The Seven Rules of Bureaucracy

This post was derived from an article at Misses Institutue.


Harry E. Teasley

Teasley has spent his life confronting bureaucracies. His business career was spent at The Coca-Cola Company as head of various lines of business. His nickname was “Thor” for his willingness to confront the evils of bureaucracy and its mindless agents.


Gone are the days when both the people and their government live within their means. With 44 percent of households receiving some form of federal subsidy and the majority of Americans not paying any taxes, our country is now more the land of entitlements than the land of opportunity (Boskin, 2011; Heritage Foundation Report, 2011).
With the current challenge of reducing the runaway government spending and an entitlement mentality by citizens, it is quite possible to trim the budget by reining in our bureaucracy. Thomas Sowell suggested that to do so, we must further examine and challenge the giant economic leviathan of our government bureaucracy.
Bureaucracies fail or simply don’t do what they were designed to do. Sowell (1995, p. 257) reveals part of this problem in The Vision of the Anointed:

When the government creates some new program, nothing is easier than to show whatever benefits that program produces.… But it is virtually impossible to trace the taxes that paid for the program back to their sources and to show the alternative uses of that same money that could have been far more beneficial.

Even worse, bureaucrats and their supporters are loath to admit when their programs have harmful consequences and are inclined to double-down on a failing policy once it has proven its worthlessness.
Bureaucracy: A Root Evil
In order to understand the foundation of America’s morass, we must examine bureaucracy. At the root of this growing evil is the very nature of bureaucracy, especially political bureaucracy. French economist Frédéric Bastiat offered an early warning in 1850 that laws, institutions, and acts — the stuff of political bureaucracy — produce economic effects that can be seen immediately, but that other, unforeseen effects happen much later.

Exercise instructions ->
Can you write the next part of the essay on bureaucracy above, picking up right after its final sentence about Bastiat's 1850 warning?

Rows ->

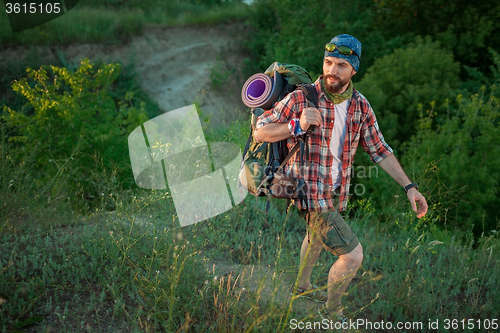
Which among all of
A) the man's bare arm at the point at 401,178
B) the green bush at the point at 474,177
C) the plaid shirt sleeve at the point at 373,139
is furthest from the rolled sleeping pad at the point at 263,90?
the green bush at the point at 474,177

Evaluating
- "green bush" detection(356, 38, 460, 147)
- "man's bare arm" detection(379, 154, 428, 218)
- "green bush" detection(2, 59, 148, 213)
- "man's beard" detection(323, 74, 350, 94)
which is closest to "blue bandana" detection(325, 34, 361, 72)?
"man's beard" detection(323, 74, 350, 94)

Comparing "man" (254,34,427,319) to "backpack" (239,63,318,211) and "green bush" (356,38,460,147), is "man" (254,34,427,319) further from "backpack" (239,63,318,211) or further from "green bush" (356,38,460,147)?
"green bush" (356,38,460,147)

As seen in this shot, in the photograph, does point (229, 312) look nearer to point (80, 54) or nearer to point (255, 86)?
point (255, 86)

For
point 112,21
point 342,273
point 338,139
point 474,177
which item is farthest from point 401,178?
point 112,21

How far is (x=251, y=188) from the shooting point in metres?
2.70

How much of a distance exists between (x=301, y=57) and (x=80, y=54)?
273 inches

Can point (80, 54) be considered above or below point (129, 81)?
above

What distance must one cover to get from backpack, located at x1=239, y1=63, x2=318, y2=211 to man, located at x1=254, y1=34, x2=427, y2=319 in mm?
56

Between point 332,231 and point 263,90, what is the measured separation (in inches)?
45.2

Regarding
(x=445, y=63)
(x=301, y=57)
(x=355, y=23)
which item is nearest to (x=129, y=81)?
(x=301, y=57)

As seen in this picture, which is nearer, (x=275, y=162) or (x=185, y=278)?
(x=275, y=162)

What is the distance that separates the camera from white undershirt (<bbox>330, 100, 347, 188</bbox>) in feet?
8.71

Task output ->
That the world should know not me but these: it is in such an evolution that we are already caught up, and the great question is therefore not how we can promote and hasten it, but what we can oppose to this machinery in order to keep a portion of mankind free from the parceling-out of the soul, from this supreme mastery of the bureaucratic way of life.

Free-market economists have challenged government bureaucracies since the 1920s. Ludwig von Mises, in the preface to his 1944 edition of Bureaucracy, asked if Americans should give away their individual freedom and private initiative for the guardianship of the bureaucratic state. He warned,

America is an old democracy and the talk about the dangers of bureaucracy is a new phenomenon in this country. Only in recent years have people become aware of the menace of bureaucracy, and they consider bureaucracy not an instrument of democratic government but, on the contrary, the worst enemy of freedom and democracy. (Mises, 1944, p. 44)

Rules of Bureaucracy
Rule #1: Maintain the problem at all costs! The problem is the basis of power, perks, privileges, and security.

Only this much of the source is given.